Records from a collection
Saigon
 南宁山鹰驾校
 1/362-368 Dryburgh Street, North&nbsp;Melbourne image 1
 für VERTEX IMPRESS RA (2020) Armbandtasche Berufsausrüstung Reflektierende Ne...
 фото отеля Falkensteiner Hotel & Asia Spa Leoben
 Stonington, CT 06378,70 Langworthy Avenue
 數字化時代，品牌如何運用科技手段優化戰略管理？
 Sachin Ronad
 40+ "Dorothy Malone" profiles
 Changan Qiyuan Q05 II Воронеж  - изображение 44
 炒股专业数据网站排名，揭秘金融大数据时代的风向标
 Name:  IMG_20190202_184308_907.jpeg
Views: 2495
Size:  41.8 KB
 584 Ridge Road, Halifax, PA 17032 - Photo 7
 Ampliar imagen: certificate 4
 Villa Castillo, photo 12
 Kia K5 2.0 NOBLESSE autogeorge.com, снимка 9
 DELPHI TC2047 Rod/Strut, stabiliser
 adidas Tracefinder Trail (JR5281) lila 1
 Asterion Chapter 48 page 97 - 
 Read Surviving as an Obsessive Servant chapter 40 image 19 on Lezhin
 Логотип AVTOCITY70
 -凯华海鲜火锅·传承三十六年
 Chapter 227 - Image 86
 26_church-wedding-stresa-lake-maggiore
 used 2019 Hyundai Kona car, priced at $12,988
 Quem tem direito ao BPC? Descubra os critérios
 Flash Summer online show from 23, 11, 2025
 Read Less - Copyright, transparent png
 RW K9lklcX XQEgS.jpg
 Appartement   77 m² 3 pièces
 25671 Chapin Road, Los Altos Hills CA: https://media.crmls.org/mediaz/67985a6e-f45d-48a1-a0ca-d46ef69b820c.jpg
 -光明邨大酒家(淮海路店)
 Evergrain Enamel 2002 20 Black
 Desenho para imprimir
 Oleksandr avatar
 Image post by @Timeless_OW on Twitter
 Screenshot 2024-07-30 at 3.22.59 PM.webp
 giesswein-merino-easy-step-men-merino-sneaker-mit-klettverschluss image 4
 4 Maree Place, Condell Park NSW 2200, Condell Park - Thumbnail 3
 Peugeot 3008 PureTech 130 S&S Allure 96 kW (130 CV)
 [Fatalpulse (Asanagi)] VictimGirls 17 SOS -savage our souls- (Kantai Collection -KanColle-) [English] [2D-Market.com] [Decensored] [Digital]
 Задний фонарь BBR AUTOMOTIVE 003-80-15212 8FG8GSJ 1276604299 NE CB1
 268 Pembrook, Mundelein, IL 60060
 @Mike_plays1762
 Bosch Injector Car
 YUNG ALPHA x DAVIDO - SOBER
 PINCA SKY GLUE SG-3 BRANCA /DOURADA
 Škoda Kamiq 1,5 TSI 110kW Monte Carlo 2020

## Task details
What this exercise asks for is every line of the data above with the word "Read".

## Solution to this problem
 Read Surviving as an Obsessive Servant chapter 40 image 19 on Lezhin
 Read Less - Copyright, transparent png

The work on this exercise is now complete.